From the outside, the Family Scholar House (FSH), sitting in the shadow of the University of Louisville at 420 W. Lee Street, looks like an average university dormitory. But what goes on inside changes lives. The mission of FSH is to end the cycle of poverty among families by offering comprehensive support to single parents as they pursue college degrees. Participants receive assistance with transportation, childcare, housing, academic counseling and financial aid. It is a global approach designed to help students overcome obstacles to graduation and improve life for the next generation of their families.
“Seventy-three percent of our participants are first-generation college students,” explains Cathe Dystra, FSH president and CEO. “In May, we graduated 11 students – 10 women and one man. Between them, they had 16 kids. All 16 of the children said they wanted to go to college themselves. The likelihood is that we are raising the bar for the second generation. They are aspiring to a higher level of education than their parents had originally planned for themselves.”
The Family Scholar House is a collaboration between Metro government, which provides some grant money; the University of Louisville, which provides space and some staff; several private foundations that contribute to FSH’s $700,000 operating budget; and the federal government, which provides tax credits for construction of buildings. FSH’s Old Louisville campus includes a 56-unit apartment complex housing 55 women and one man.
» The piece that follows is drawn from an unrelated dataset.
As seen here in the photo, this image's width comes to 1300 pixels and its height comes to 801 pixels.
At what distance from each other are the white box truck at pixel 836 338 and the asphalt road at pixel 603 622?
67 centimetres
All apartments include computers, a T-3 Internet connection, and VoIP (Voice over Internet Protocol) service donated by U of L. They also have washers and dryers donated by General Electric.
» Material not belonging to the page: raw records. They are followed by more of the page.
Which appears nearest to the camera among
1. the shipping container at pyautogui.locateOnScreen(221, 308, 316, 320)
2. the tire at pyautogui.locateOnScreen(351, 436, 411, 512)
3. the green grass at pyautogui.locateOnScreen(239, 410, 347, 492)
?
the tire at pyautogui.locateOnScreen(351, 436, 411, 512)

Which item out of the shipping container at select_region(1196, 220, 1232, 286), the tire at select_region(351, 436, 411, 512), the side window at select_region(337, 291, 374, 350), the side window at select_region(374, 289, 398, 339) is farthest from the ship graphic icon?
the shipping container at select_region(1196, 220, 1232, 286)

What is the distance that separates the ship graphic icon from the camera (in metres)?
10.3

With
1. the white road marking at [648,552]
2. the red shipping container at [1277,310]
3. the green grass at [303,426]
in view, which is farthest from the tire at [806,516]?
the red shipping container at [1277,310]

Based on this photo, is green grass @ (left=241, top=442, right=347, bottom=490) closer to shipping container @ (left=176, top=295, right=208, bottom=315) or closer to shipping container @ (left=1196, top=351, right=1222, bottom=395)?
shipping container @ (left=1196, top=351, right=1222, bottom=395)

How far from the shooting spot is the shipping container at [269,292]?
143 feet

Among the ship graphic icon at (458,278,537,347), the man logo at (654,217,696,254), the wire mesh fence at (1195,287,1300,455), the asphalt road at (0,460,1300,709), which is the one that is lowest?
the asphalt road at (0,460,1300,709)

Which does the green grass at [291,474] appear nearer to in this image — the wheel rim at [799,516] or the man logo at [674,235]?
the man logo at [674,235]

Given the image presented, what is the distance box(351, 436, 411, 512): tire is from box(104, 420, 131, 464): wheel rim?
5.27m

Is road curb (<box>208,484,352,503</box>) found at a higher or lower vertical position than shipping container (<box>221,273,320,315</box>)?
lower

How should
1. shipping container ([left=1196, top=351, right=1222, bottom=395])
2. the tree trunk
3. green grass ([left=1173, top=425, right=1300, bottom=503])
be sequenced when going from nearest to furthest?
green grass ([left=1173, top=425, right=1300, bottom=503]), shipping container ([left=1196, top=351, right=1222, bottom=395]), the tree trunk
FSH participants attend U of L, Bellarmine University, Spaulding University, Indiana University Southeast, Ivy Tech, Jefferson Community and Technical College (JCTC), and Lindsay Wilson College. FSH also has programs in Carrollton and Southern Indiana that provide assistance and counseling to single-parents seeking degrees. In January, FSH will open another apartment complex, with 54 units, adjacent to the Center for Women and Families near downtown Louisville. There are also plans for a third 57-unit building on Bradley Street off Eastern Parkway.
The idea for FSH grew out of Project Women, a program Dystra directed for the Center for Women and Families. In four years, Project Women helped 38 families move from shelters into homes, but Dystra said she was personally frustrated that not all of the families were able to maintain their upward mobility.
“What I found was that the ones with the best likelihood of staying in their homes were the ones with college degrees,” she explains. “We know that intuitively, but it was a revelation seeing it again and again. When you have a college degree, even in this economy, you have more opportunities.”
Meghan Calloway, a primary education major, says FSH has been a life raft for her and her 2-year-old son, Kai Cannady. Due to her mother’s home going into foreclosure, Calloway was on the verge of homelessness in 2008, when, out of desperation, she applied to FSH.
“At first I was discouraged because there were 90 people on the waiting list before me,” says Calloway, 21. “But I prayed about it, I wrote a letter, and I got in. When I first moved in, I didn’t really have a lot. I had my TV, my bed and Kai’s bed. I didn’t have the living room suite that I have now, or the dining room suite that I have. Everything was donated after I moved in.”
Calloway started out at JCTC, but she starts classes at U of L in the fall. While in school, Kai attends the Early Learning Campus (ELC), which is staffed by students from U of L’s College of Education and Human Development. The ELC uses the Reggio Emilia approach to education. Similar to the Montessori school, Reggio Emilia allows students to learn by following their own interests.
“It’s a requirement that Kai go to the Early Learning Campus, but it does not have to be,” Calloway says. “I would want him to be there anyway. The teachers there really care about Kai. They are not just trying to keep him occupied. If he is a little off one day, they know it. They do things I don’t see at other centers. He’s learning sign language and Spanish. He’s developed leaps and bounds since he’s been there.”
Many of the FSH participants work, and they have co-payments for childcare and other services provided to them. However, Dystra said FSH does help with any overages the participants cannot afford. FSH currently has 637 people on its waiting list who are referred by Metro government, local universities, area homeless shelters, and sometimes current program participants. Dystra says the key to the program’s success has been the ability of a variety of public and private entities to collaborate without getting into turf battles.
“People have tried to do something similar (to FSH), but where they struggle is in the collaboration,” Dystra says. “It’s hard to figure out ‘What do I own?’ Periodically, I’ll hear someone refer to U of L’s Child Development Center or U of L’s Family Scholar House. It’s not, but it’s fine with me when people say that because U of L is such an active partner. When we all do things together, we really have the opportunity to do something more meaningful than any of us can do on our own.”